To overcome the economic crisis, but also to rationalise political and social alliances, the government inaugurated a new wave of economic opening: the ‘second infitah’. The government’s aim was to substitute working class allegiance, whose degree of support was most likely to decrease, for the massive co-optation of broader parts of the bourgeoisie. The government would make this substitution through the implementation of a more business-friendly environment. Hafez al-Assad inaugurated this change in policy. Law n°10 in 1991 has been his main achievement. The law loosened the legal framework pertaining to foreign investments and guaranteed five-years of tax and customs fees exemptions. This economic opening has been further enacted by Bashar al-Assad, whose aim (as described in the 10th five-year plan of 2005) has been to achieve an economic transition towards a ‘social free-market economy.’
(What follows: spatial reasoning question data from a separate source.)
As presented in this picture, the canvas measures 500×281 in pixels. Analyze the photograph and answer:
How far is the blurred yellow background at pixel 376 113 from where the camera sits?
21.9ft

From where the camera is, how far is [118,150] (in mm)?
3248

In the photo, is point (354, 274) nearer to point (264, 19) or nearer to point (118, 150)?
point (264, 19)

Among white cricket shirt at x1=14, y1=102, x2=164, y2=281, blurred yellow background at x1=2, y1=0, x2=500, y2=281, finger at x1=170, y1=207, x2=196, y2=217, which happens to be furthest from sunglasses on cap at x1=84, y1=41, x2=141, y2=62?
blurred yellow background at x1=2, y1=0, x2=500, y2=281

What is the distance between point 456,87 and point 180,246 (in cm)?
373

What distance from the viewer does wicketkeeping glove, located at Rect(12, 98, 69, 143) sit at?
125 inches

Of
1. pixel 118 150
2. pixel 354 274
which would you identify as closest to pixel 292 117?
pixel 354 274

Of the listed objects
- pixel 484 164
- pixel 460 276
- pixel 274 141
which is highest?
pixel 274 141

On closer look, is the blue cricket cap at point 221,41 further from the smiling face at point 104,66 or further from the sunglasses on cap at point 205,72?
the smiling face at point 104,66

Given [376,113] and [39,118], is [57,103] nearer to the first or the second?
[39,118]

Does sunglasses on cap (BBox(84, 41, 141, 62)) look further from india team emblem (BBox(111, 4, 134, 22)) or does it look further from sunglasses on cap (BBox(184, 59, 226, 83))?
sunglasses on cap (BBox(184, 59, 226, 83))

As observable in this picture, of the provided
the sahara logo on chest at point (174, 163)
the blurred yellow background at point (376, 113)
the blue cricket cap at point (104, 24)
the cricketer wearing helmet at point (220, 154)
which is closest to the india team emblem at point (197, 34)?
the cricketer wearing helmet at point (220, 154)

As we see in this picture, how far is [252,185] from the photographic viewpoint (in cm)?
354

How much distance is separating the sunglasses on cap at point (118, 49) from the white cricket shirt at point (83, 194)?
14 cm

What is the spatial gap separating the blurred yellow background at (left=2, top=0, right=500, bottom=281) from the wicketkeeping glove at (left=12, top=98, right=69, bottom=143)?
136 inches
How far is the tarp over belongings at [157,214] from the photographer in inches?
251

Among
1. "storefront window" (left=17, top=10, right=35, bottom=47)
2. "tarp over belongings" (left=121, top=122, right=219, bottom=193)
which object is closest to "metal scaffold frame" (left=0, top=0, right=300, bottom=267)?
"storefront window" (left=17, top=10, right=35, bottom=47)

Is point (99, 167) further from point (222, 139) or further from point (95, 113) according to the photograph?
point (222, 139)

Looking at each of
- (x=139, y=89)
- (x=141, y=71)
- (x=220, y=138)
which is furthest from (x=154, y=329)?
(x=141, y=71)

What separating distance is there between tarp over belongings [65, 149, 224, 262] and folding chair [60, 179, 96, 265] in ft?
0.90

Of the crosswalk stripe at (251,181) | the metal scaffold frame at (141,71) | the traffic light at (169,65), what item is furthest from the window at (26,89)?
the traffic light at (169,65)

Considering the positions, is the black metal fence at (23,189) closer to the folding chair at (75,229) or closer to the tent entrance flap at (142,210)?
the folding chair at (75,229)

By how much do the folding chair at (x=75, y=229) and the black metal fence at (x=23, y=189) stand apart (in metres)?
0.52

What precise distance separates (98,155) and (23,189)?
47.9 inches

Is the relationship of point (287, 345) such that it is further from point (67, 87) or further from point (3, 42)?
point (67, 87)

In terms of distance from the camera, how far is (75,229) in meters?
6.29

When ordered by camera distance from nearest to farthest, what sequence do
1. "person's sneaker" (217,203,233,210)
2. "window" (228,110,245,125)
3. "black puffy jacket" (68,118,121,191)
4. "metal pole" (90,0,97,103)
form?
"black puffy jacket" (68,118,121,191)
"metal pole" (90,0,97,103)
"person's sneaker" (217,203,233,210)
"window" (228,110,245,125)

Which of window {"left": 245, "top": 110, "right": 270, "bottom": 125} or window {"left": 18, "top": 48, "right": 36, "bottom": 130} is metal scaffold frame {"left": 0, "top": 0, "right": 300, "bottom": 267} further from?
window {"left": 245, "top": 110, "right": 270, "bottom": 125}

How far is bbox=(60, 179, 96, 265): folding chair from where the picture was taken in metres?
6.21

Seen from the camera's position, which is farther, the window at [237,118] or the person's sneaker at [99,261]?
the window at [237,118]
Bashar al-Assad has subsequently carried out a modernisation of the business-legal framework and continued the process of economic opening begun by his father. The law n°28 of 2001 and the decree n°43 of 2005 ended state monopoly over the banking and the insurance systems respectively. On the other hand, a new fiscal law (2006), a new trade code (2007) and a new law pertaining to corporations transformed the legal framework concerning business. Replacing the Law n°10 of 1991, two decrees, n°8 and n°9, were issued in 2007, easing the procedures for Foreign Direct Investments. On the top of that the decree n°55 (2006) created a stock market, which finally opened in February 2009.
Although this decision to implement economic liberalisation was highly rational on the paper, it has also been very risky. Liberalisation of the economy implies a reduction of the state’s role in the economy, a reduction in the number of civil servants and a decrease in state subsidies. The working classes were then more likely to be threatened by this new economic policy, and the economic liberalisation was likely to accelerate their forecasted alienation.
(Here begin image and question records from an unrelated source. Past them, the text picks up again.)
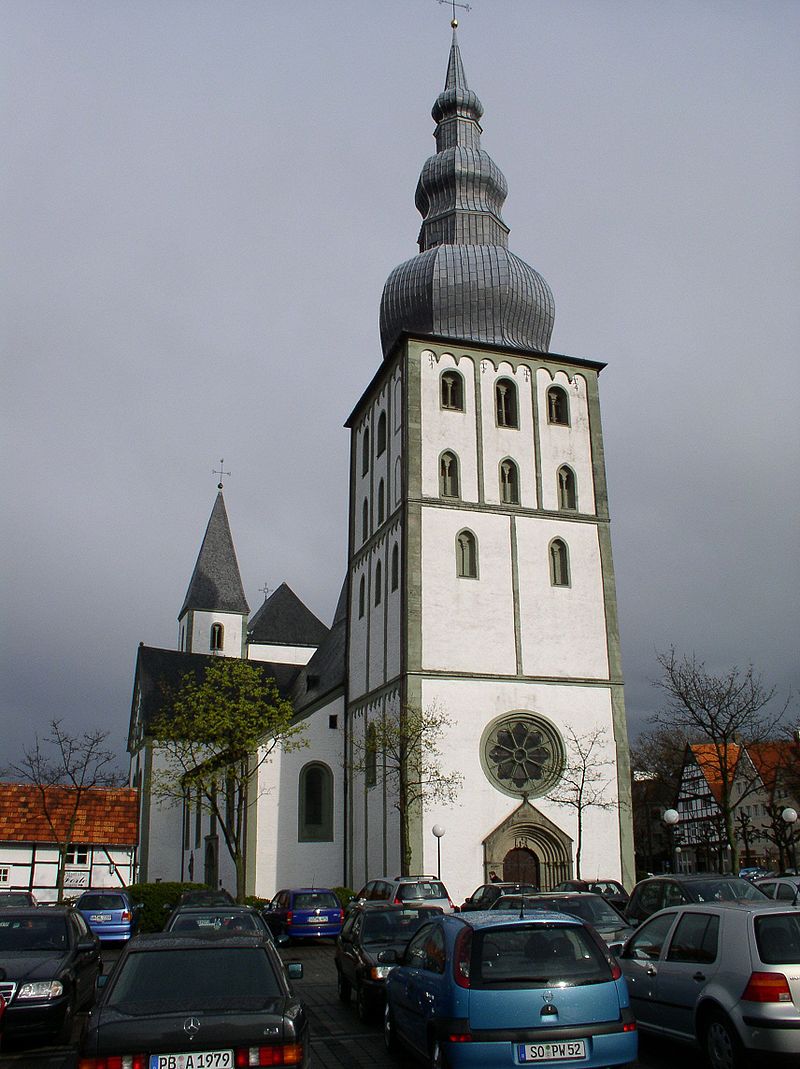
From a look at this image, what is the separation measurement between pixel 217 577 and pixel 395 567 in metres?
40.2

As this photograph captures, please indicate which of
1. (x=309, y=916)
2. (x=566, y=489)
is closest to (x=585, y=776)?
(x=566, y=489)

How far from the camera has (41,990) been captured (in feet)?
37.4

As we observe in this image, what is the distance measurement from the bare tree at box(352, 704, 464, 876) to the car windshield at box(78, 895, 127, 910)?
9.02 m

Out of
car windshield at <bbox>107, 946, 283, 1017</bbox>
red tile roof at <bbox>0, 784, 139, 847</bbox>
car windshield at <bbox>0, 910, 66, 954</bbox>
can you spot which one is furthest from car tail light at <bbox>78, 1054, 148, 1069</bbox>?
red tile roof at <bbox>0, 784, 139, 847</bbox>

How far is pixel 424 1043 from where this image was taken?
29.9ft

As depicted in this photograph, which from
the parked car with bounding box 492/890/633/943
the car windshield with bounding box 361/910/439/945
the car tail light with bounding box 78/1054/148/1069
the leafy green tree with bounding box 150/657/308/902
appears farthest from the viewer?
the leafy green tree with bounding box 150/657/308/902

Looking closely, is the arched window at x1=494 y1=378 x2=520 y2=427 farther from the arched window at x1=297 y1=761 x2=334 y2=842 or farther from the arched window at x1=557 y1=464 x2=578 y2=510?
the arched window at x1=297 y1=761 x2=334 y2=842

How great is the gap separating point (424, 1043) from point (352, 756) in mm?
29910

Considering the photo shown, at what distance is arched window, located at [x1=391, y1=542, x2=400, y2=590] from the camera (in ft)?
118

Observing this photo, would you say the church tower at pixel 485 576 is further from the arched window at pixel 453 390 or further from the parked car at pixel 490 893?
A: the parked car at pixel 490 893

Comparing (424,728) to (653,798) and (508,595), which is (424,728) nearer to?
(508,595)

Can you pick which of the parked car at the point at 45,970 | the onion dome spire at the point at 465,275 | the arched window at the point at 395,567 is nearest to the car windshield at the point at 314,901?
the parked car at the point at 45,970

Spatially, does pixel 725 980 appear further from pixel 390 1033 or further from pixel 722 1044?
pixel 390 1033

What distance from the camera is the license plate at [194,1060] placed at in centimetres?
702
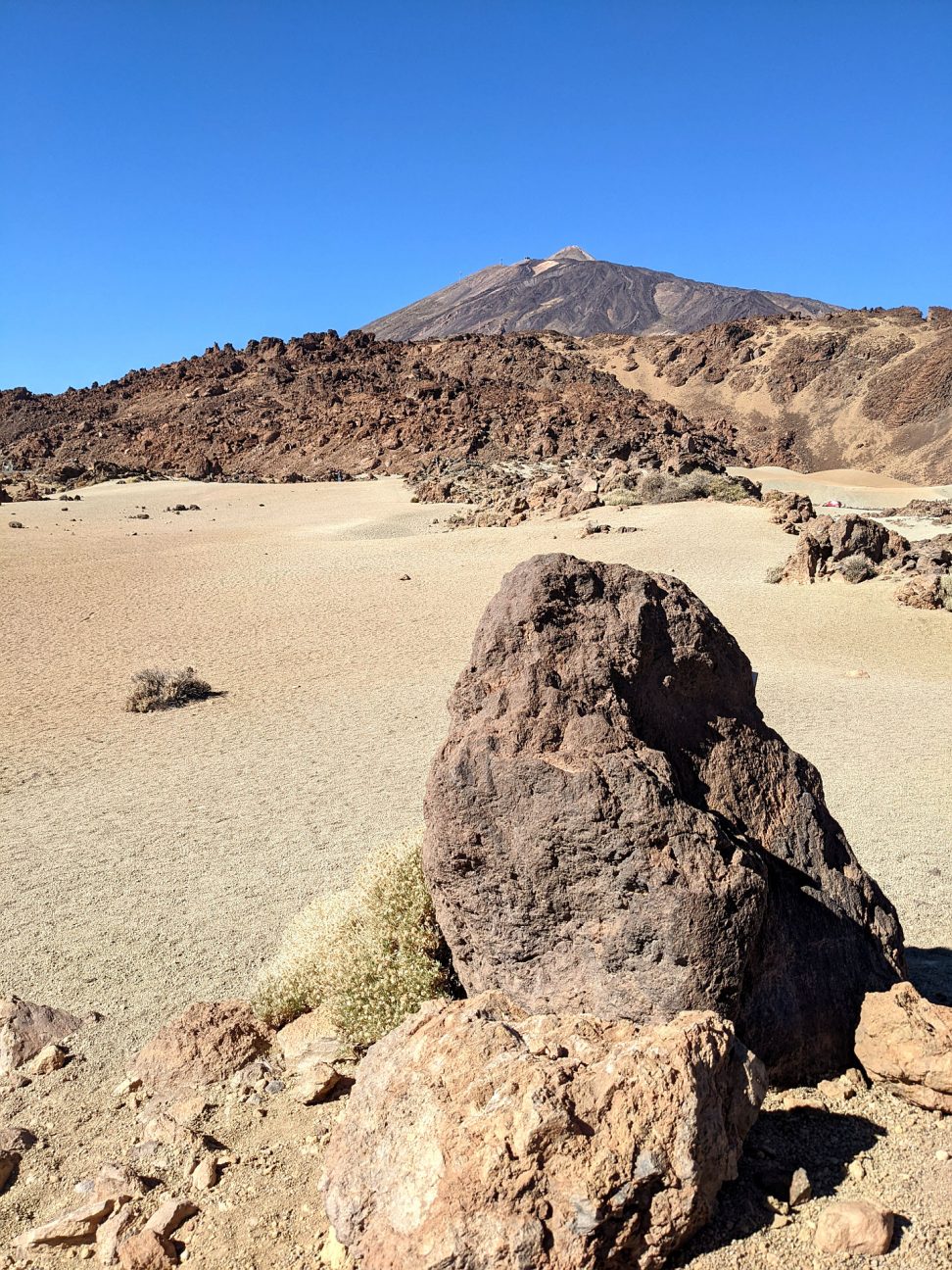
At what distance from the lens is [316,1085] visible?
3.50 meters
The Infitah Fuelled Low Classes’ Resentment.
Liberalisation of prices and cuts in subsidies in recent years caused inflation soar to 15% in 2008. The drastic reduction in oil subsidies made fuel oil prices increase by 42% between December 2008 and September 2010. Moreover, the government announced in June 2010 that energy prices will continue to increase until 2015. The liberalisation of the prices of animal feed and pesticides added to the consecutive years of severe drought since 2007 have increased the resentment of agricultural classes.
In addition to the liberalisation of prices, and despite a rhetoric continuing to emphasise the necessary development of remote regions, Syrian agricultural areas have been neglected. As the new economic policy has given priority to the attraction of foreign investments in an attempt to restore macro-economic imbalances, boost economic activity and shift the main source of the state’s income from oil revenues to taxation, most of the government’s effort has been concentrated on the development of ‘useful Syria.’ This represents possible areas of interest to investors, comprising Damascus and its vicinity, Aleppo, and to a lesser extent the coastal region. As a consequence, the agricultural regions (such as Deraa, Deir Ez-Zor, Raqqa and Qamishly) have been neglected and have not benefitted from the recent economic growth. This contradiction between word and deed has been felt as a breech in the ‘social contract’: the state providing welfare and jobs and guaranteeing cheap basic goods, in exchange for allegiance.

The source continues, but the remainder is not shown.